Explaining austerity 133 (2018: 175). The upshot, they say, is that while state geopolitics and capital are internally related, there is need for specificity in understanding the struggle among the intra-class fractions who wield state power.
Thus, in a manner consistent with this approach, their analysis of the European financial crisis starts with the premise that the imposition of austerity should be read as but a chapter in an ongoing history of class struggle, and a mark of the success of European capital in its ongoing strategy of “dispossessive” accumulation (2018: 218). Paraphrasing Ellen Wood, however, and in tension with the trajectory of desubordination laid out by Miliband above, they caution us to consider the fact that the state itself retains a considerable autonomous capacity to manage problems for capitalism, and is thus capable of “offsetting crisis conditions in the accumulation of capital by providing a temporary spatial fix for surplus value extraction” (2018: 122). The point, for Bieler and Morton, is not to insist that the spatial scale of the interstate system is somehow obdurate in the face of forces of globalized capital but, rather, to sidestep what they believe to be a tired debate, and focus instead on “the manner in which capital operates through nodal rather than dominant points” (2018: 119).
These tenets inform Bieler and Morton’s approach to the study of austerity in interesting and provocative ways. For example, they contend that an appropriate periodization of the crisis cannot begin simply with the introduction of the Euro currency in 1999. Rather, it should begin with the accession to the EU in the 1970s, of less-developed, peripheral countries, like Ireland, Greece, and Portugal. Now, economic asymmetry is by no means solely a Marxist concept, and a number of Keynesian scholars, like Lapavitsas (2013) and Patomaki (2013) are also sensitive to the role of the Stability and Growth Pact. Introduced in the late 1990s, the Pact restricted the latitude of states to pursue competitiveness to tight wages and restrictive labor conditions, thus contributing to the generation of indebtedness on the periphery. Yet, for Bieler and Morton, what these scholars tend to miss is the “geopolitical dynamic” of the uneven development of capitalism, which was a pillar of the EU from its very foundation, with the Customs Union of 1968, and entrenched subsequently with the introduction in the 1980s of the Internal Market (2018: 224-227). Thus, given capitalism’s intrinsic tendency towards crisis, one should not be surprised to see the unevenness of the EU reproduced, as indeed it must be, in the shift towards austerity.

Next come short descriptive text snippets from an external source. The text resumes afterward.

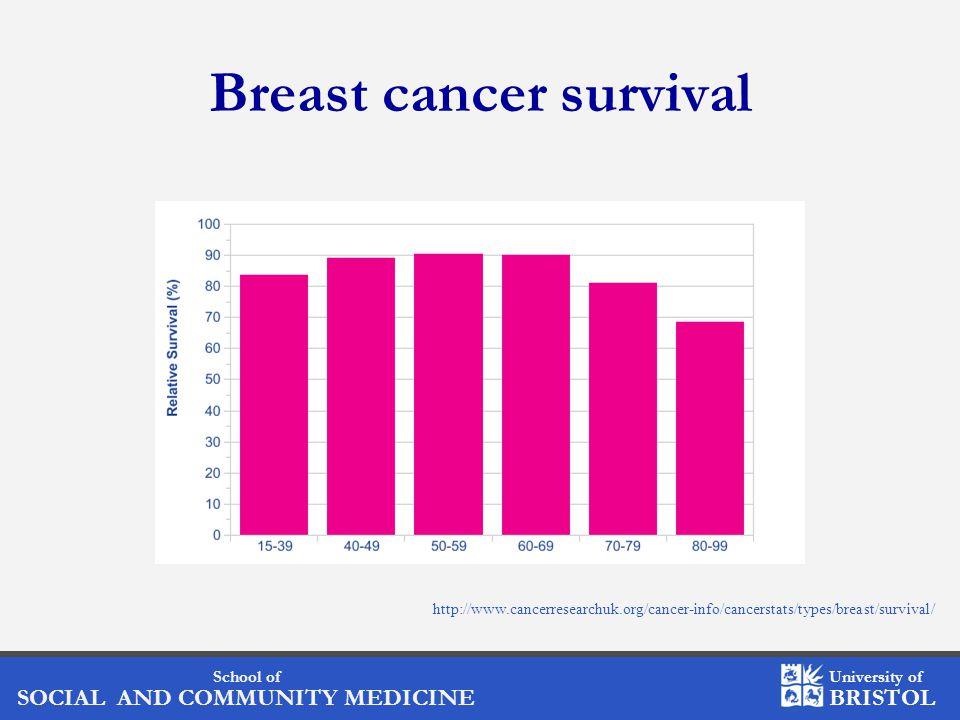 School of SOCIAL AND COMMUNITY MEDICINE University of BRISTOL Effect of BMI on survival Log rank test P=0.21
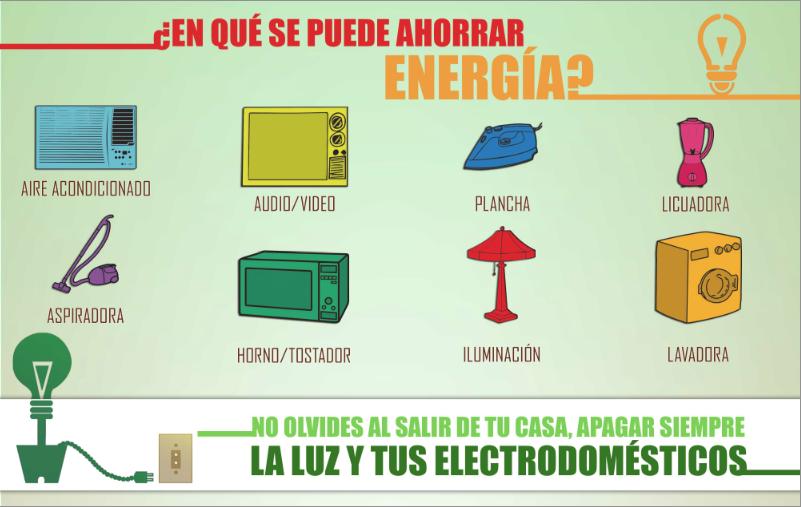 Consejos b sicos para el ahorro de energ a perfiles a la for Como ahorrar en la factura del gas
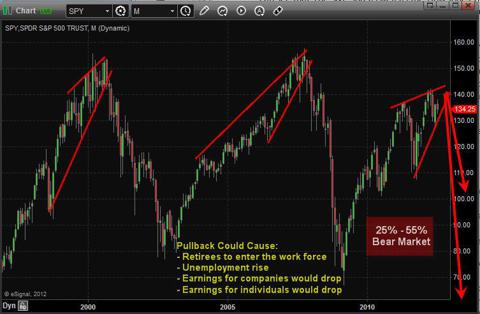 Monthly SPX Index Trading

All considered, Bieler and Morton go some lengths to identify the hidden stakes of what we might term, with Cahill (2014) and Ryan (2018), “actually existing neoliberalism.” Yet, as we will explore in the next section, a question remains. That is, despite the margin that they claim exists within their theory for emergence of debate and fractionated interests among the capitalist class, they do not specify the mechanism by which those interests remain nevertheless capitalist, in their nature. All they mention, as we noted, is the role of organic intellectuals. But this is a problem because, to borrow from Beggs (2013), while capitalism is surely predicated on the extraction of surplus valuefrom commodified labor, it does not necessarily follow that the ideas in the heads of capitalist elites and planners represent a perfect roadmap of “the preconceived needs of the economic system,” or that those ideas should be so intuitively popular among ordinary people.